Abstract

Electric field pulses induce a substantial increase of the light scattering intensity of double-helical DNA. The relative change of light scattering and also the reciprocal relaxation time constants under electric field pulses increase with increasing nucleotide concentration. These observations, together with a large difference between dichroism orientation time constants and light scattering time constants under electric field pulses, demonstrate that the main part of the light scattering effect is due not to field-induced orientation but to interactions between DNA helices. From the concentration dependence of the light scattering time constants we obtain, according to an isodesmic reaction model, association rate constants in the range 3 X 10(10) M-1 helices s-1 for DNA with approx. 300 base-pairs. These values are at the limit of a diffusion-controlled DNA association and do not show any dependence upon the field strength. The dissociation rate constants kd decrease strongly with increasing field strength E and thus demonstrate that the interactions between the helices are induced by the electric field.

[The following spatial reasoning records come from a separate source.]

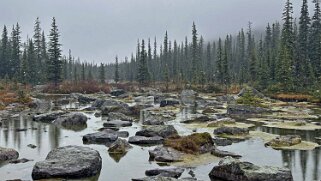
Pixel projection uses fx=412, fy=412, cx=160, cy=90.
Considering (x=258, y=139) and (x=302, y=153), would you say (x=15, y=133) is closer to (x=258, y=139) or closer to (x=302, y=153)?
(x=258, y=139)

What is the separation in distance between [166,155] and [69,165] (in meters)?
6.46

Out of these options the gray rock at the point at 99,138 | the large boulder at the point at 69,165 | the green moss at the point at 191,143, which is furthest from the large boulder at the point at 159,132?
the large boulder at the point at 69,165

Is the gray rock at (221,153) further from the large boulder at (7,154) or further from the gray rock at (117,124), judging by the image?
the gray rock at (117,124)

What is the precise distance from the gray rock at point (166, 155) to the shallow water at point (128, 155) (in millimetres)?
521

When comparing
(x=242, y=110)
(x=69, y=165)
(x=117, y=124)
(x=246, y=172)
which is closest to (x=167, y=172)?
(x=246, y=172)

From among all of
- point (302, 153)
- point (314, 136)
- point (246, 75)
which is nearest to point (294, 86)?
point (246, 75)

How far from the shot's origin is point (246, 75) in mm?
128000

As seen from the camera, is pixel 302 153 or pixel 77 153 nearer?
pixel 77 153

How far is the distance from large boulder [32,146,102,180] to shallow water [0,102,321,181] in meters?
0.62

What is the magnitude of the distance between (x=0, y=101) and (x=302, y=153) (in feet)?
151

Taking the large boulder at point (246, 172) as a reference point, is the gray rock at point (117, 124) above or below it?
above

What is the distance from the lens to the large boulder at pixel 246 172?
19219 millimetres

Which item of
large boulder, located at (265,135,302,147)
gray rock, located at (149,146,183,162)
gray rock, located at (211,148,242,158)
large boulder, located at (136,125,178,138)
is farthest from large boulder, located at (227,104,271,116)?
gray rock, located at (149,146,183,162)

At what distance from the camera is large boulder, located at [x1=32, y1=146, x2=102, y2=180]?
20.0 metres
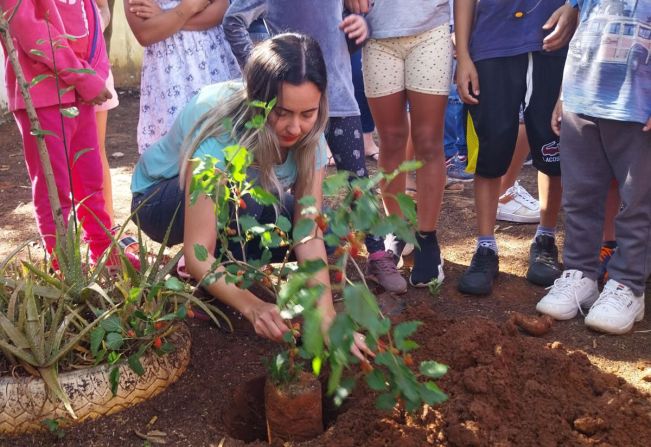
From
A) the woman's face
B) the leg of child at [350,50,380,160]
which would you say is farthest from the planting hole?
the leg of child at [350,50,380,160]

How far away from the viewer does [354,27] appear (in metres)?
3.19

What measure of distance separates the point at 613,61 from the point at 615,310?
0.97 meters

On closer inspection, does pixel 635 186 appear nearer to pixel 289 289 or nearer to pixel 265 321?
pixel 265 321

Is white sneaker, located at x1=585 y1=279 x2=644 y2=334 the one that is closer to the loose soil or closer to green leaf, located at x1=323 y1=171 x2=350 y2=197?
the loose soil

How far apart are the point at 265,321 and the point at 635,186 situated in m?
1.62

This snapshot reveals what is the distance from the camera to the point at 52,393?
2.30 m

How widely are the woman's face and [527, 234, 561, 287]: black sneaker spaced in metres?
1.50

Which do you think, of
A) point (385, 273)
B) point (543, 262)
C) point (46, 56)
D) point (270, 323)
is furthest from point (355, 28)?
point (270, 323)

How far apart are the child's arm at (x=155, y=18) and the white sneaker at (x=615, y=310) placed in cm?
215

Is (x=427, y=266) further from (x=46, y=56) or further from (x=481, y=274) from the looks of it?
(x=46, y=56)

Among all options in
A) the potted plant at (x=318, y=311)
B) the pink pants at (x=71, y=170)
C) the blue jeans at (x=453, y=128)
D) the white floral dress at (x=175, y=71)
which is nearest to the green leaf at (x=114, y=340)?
the potted plant at (x=318, y=311)

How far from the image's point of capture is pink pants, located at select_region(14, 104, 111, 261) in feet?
10.5

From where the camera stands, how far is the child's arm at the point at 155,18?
3.35 m

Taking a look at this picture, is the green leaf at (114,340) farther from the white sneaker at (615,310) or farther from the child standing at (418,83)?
the white sneaker at (615,310)
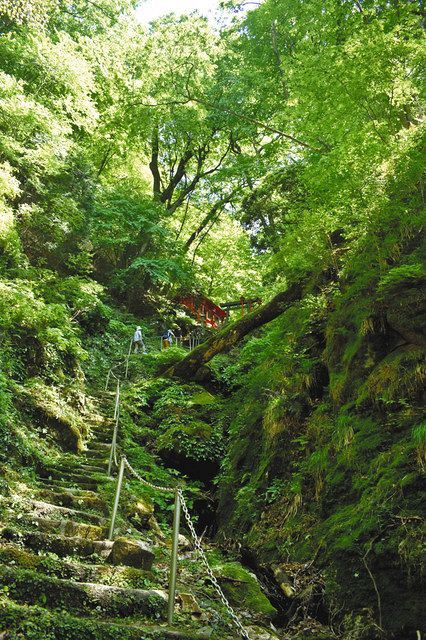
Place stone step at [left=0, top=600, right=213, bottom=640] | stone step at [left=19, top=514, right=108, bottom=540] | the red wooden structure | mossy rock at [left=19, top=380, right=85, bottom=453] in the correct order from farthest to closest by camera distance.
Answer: the red wooden structure, mossy rock at [left=19, top=380, right=85, bottom=453], stone step at [left=19, top=514, right=108, bottom=540], stone step at [left=0, top=600, right=213, bottom=640]

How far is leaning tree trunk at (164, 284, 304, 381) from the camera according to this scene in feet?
36.4

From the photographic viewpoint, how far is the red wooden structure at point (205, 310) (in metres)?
23.7

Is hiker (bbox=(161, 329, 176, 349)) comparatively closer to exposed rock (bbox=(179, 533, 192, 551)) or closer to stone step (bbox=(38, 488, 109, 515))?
exposed rock (bbox=(179, 533, 192, 551))

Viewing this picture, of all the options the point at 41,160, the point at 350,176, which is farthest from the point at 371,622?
the point at 41,160

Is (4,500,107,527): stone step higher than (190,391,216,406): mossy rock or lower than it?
lower

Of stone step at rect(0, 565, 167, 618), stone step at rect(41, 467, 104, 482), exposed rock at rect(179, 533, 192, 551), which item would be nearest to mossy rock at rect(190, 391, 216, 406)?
stone step at rect(41, 467, 104, 482)

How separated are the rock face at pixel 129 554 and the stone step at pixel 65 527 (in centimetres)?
55

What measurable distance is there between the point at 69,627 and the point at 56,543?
5.64ft

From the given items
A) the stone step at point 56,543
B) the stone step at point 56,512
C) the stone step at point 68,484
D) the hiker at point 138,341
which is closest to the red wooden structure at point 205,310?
the hiker at point 138,341

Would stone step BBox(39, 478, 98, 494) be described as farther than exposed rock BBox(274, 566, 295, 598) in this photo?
Yes

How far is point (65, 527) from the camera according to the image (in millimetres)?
5363

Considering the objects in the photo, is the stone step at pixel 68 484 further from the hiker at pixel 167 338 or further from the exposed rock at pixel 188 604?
the hiker at pixel 167 338

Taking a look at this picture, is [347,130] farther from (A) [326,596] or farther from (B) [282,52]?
(B) [282,52]

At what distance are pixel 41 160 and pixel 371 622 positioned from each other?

This conclusion is consistent with independent measurements which do not reveal any DNA association at zero field strength. The observed linear relation between log(kd) and E2 suggests a field-induced reaction driven by dipole changes. According to this interpretation the change of dipole moment should be in the range of approx. 1400 debye. The dissociation rates for DNA helices with approx. 300 to approx. 800 base-pairs strongly increase with increasing salt concentration (measured in the range 1-5 mM ionic strength), whereas the association rate constants remain virtually unchanged. Measurements of the linear dichroism in the same range of DNA chain length demonstrate that for long field pulses of e.g., 40 microseconds, the amplitude approaches a maximum value and then decreases. The dichroism relaxation curves observed after long field pulses exhibit a component with a positive dichroism and an increased decay time. These observations suggest the formation of a DNA aggregate with an unusual arrangement of the bases.